Gallyamow erläuterte die finanzielle Zurückhaltung privater Raffineriebesitzer angesichts wiederholter Luftangriffe.
Warum Milliarden ausgeben, wenn sie morgen wieder getroffen werden?
Rechtliche Implikationen und wirtschaftliche Kontrolle
Die russische Zeitung Kommersant berichtete am 25. August, dass mehrere Unternehmensführer eine Stellungnahme zu den neuen Regierungsbefugnissen ablehnten. Das Dekret räumt der Regierung die Befugnis ein, undefinierte zusätzliche Einrichtungen in die kritische Liste aufzunehmen, wenn sie für die wirtschaftliche Stabilität und die Sicherheit der Bevölkerung als wichtig erachtet werden. Rechtsexperten der Moskauer Anwaltskanzlei KIAP stellten fest, dass der Übertragungsmechanismus keine genauen Kriterien für die Bewertung der Verteidigungsbereitschaft definiert.

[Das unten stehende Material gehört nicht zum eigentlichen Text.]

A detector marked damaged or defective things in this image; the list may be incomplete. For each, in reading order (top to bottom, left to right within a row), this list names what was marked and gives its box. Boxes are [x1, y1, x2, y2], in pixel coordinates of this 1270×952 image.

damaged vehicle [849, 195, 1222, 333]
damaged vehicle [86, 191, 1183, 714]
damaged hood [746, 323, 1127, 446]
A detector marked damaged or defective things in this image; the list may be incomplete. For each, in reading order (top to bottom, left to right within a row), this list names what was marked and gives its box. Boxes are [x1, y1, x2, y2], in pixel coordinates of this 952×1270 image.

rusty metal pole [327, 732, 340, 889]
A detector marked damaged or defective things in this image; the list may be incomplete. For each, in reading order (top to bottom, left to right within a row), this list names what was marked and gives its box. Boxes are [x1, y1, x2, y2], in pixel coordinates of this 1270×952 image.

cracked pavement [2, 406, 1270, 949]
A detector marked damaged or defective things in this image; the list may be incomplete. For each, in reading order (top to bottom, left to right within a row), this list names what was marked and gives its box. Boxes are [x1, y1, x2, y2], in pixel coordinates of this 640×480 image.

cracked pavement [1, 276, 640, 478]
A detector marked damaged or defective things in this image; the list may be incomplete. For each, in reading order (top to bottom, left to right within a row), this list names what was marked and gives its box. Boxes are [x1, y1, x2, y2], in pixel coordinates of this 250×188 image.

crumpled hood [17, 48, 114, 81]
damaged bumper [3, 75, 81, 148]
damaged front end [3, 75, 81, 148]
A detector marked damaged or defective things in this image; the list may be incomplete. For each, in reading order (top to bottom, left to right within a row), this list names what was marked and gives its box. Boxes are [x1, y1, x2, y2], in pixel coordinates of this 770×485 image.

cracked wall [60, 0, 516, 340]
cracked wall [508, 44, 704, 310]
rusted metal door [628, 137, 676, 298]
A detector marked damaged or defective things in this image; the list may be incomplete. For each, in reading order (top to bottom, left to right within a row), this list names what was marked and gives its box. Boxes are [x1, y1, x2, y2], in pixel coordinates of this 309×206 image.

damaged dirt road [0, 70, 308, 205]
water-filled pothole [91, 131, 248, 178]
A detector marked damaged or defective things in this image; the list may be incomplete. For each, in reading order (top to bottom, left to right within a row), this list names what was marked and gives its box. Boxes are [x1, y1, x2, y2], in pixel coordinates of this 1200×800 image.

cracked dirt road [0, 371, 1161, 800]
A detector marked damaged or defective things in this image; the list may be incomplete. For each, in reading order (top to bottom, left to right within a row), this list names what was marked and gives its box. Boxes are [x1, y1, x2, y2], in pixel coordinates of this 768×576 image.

Während Kremlbeamte die Verwaltungsübertragung als vorübergehend darstellen, legt der Gesetzestext kein festes Ablaufdatum für die staatliche Verwaltung fest. Die russische Regierung erklärte, dass Entscheidungen zur Übernahme privater Vermögenswerte selektiv auf höchster föderaler Ebene getroffen werden.